吉本 どうせ死んじゃいないのは分かっているので、安心して読める。前シリーズのような無様な話にならないことを望むだけである。
久遠
音羽 お?怒濤の新展開だな〜。でも、結局生きてたって展開じゃないのかな〜?それとも、そろそろ終わってしまうのかな? 
砲神エグザクソン

園田健一

吉本 繋ぎ。繋ぎ。
久遠
音羽 また、訳の分からないことをしてるな・・・ま、重力ジャンプが何なのかは、たぶん次回に説明があるでしょ・・・おそらくは的外れな説明が・・・ 
なるたる

鬼頭莫宏

吉本 オハナシに広がりが増してきている。まだまだ広げてもよかろう。読んでいて面白いしそれだけの力がこの人にはある。張り巡らされた伏線の数々にはドキドキさせられる。
久遠
音羽 すっかり2話掲載がおなじみになってきたな・・・どうせなら2話ぶんのページで1話にすればいいのに・・・ 
スズキ

安井雄一

吉本 まァいつもの調子。
久遠
音羽 もうすこしおもしろくならないかな・・・ 
セラフィック・フェザー

武田/うたたね

吉本 サーヴス、サーヴス。細かいサーヴスにも目が行き届いているところが微笑ましいが、その手間をかけるのならもっとページ数を増やせよな、と思う。
久遠
音羽 このところ話が変な方向にとんでないので最近の流れが解る・・・が、大きな流れが全く見えない・・・やはり単行本を買ってゆっくり読むべきなのだろうか? 
無限の住人

沙村広明

吉本 反撃開始、という展開であるが、それが淡々と、静かに進むところがよろしい。
久遠
音羽 首を切り落とすのって結構、至難の技だと思うのだが・・・あんな簡単2つも落とせるものなのかな? 
風林火嶄

小川雅史

吉本 それぞれが所持する魅力ある(?)武装。オトコノコ的に燃える。そしてそれを線の流麗さが補強する。ありがちのイマ風の漫画もほんのちょっとした演出によって随分と魅力的になる。
久遠
音羽 いいね〜。しっかりと読ませてくれるね〜。 
G組のG

真右衛門

吉本 ほんのちょっとだけくすりとさせられる。
==*==
課題設定 1
記録のうち、「What distance can」がある行から記録の最後の行までを、空行を除いて、一行を一つの文字列とするJSONのリストの形にしてください。ほかの行は入れないでください。

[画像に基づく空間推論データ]
==*==
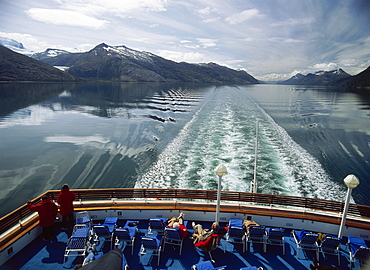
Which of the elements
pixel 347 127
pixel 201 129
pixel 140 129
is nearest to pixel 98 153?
pixel 140 129

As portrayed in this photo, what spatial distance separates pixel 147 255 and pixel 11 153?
23.1 metres

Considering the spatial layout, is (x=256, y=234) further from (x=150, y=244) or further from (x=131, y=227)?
(x=131, y=227)

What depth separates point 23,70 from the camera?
166 m

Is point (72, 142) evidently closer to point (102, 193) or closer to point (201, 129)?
point (201, 129)

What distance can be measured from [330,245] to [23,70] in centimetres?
20842

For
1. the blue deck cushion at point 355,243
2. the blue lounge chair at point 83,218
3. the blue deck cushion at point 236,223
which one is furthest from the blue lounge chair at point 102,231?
the blue deck cushion at point 355,243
==*==
課題設定 2
本文について、次の問いに答えてください。
(a) 「なるたる」の作者として書かれている名前は何ですか。
(b) 「スズキ」の作者として書かれている名前は何ですか。
(c) 「無限の住人」について、音羽が至難の技だと思うと述べているのは何をすることですか。

解答全文 1
[
  "What distance can be measured from [330,245] to [23,70] in centimetres?",
  "20842",
  "For",
  "1. the blue deck cushion at point 355,243",
  "2. the blue lounge chair at point 83,218",
  "3. the blue deck cushion at point 236,223",
  "which one is furthest from the blue lounge chair at point 102,231?",
  "the blue deck cushion at point 355,243"
]

解答全文 2
(a) 鬼頭莫宏
(b) 安井雄一
(c) 首を切り落とすこと